=== Section Start ===

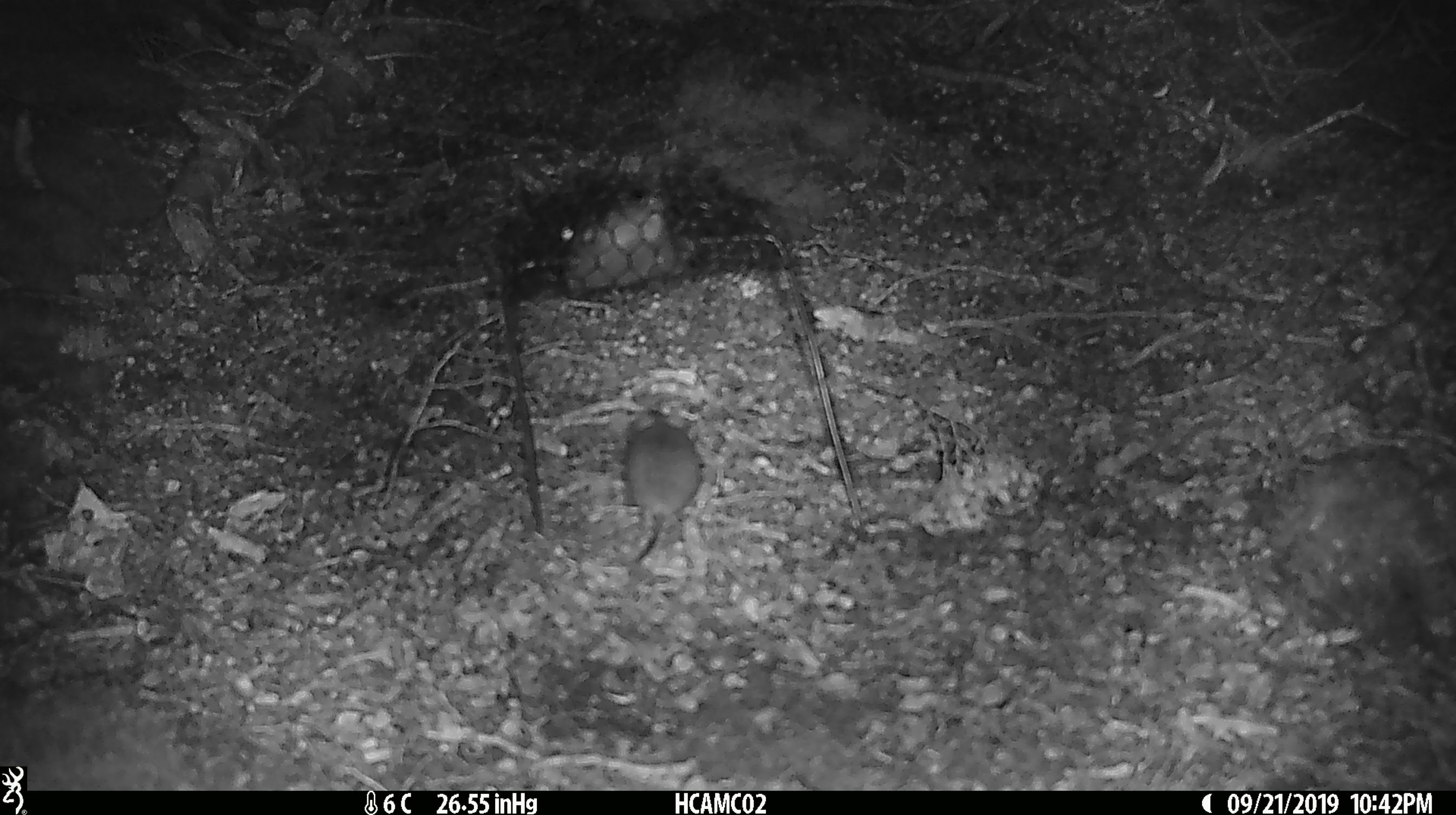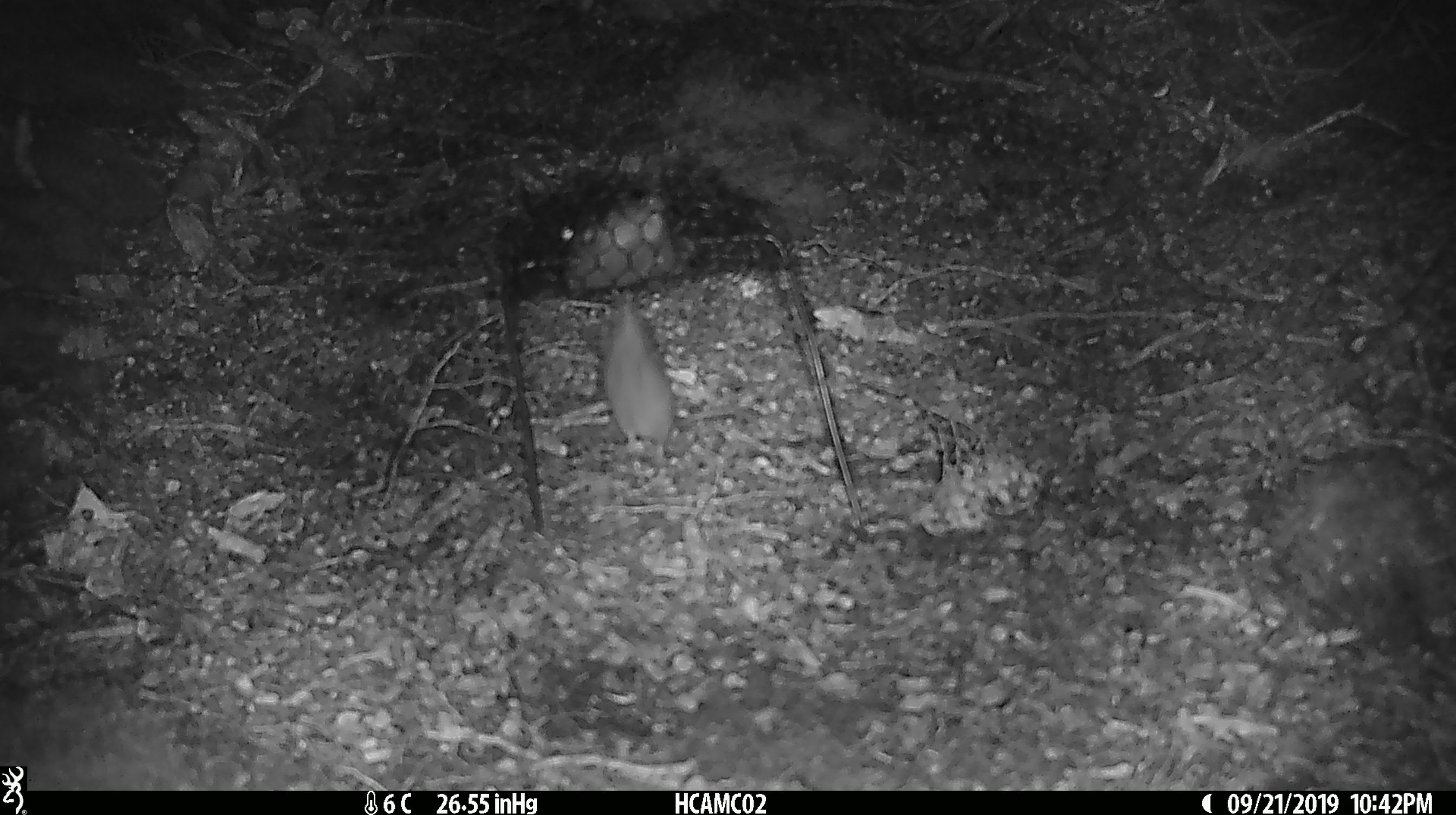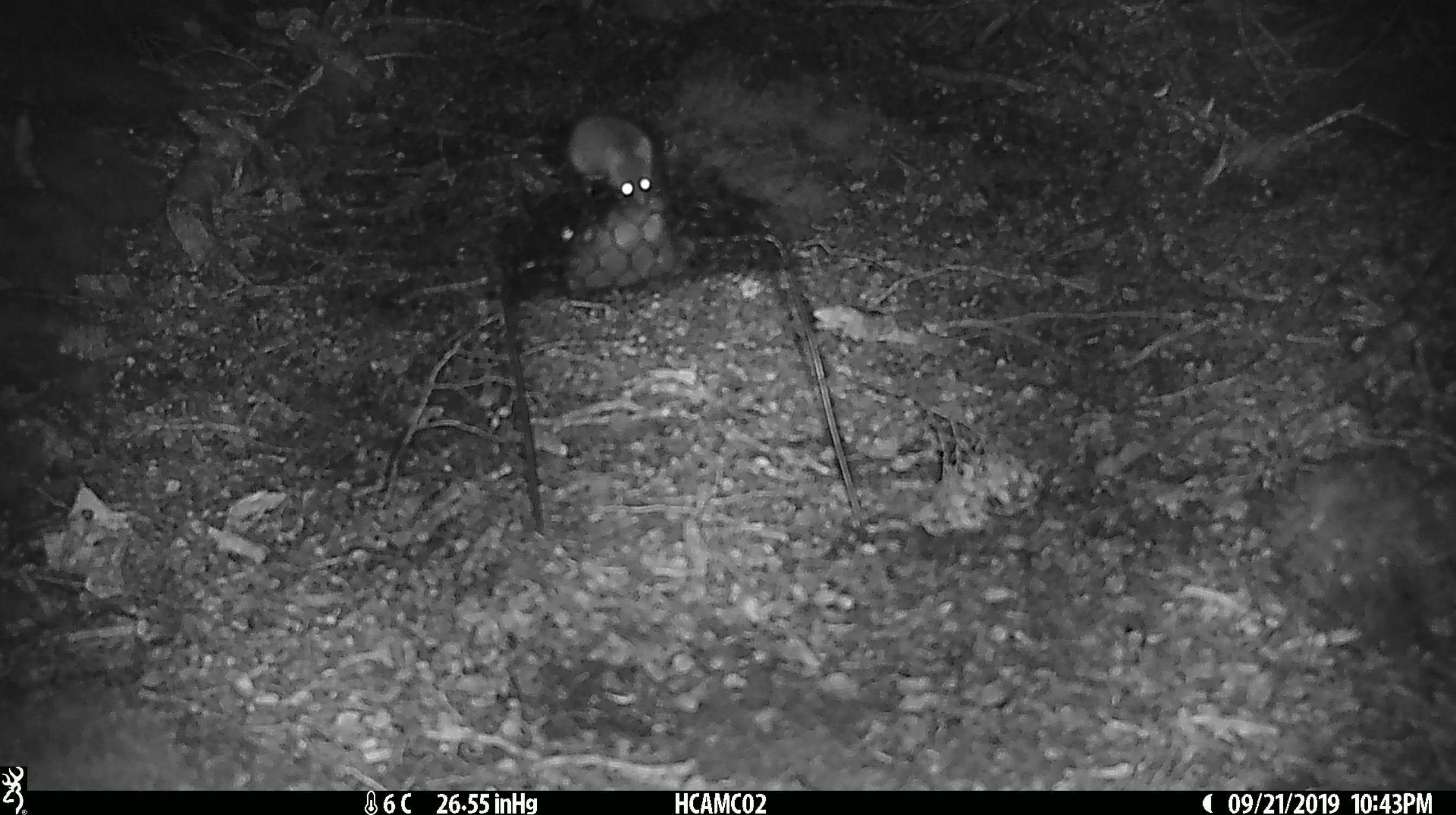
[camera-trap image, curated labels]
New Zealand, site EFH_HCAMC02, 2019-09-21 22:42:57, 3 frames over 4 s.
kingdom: Animalia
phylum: Chordata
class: Mammalia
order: Rodentia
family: Muridae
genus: Mus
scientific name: Mus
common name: mouse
Mouse (Mus).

=== Section End ===

** TASK DIRECTIONS **
The records above should be written out in full and unchanged, except that pictures are dropped.

** PROBLEM SOLUTION **
[camera-trap image, curated labels]
New Zealand, site EFH_HCAMC02, 2019-09-21 22:42:57, 3 frames over 4 s.
kingdom: Animalia
phylum: Chordata
class: Mammalia
order: Rodentia
family: Muridae
genus: Mus
scientific name: Mus
common name: mouse
Mouse (Mus).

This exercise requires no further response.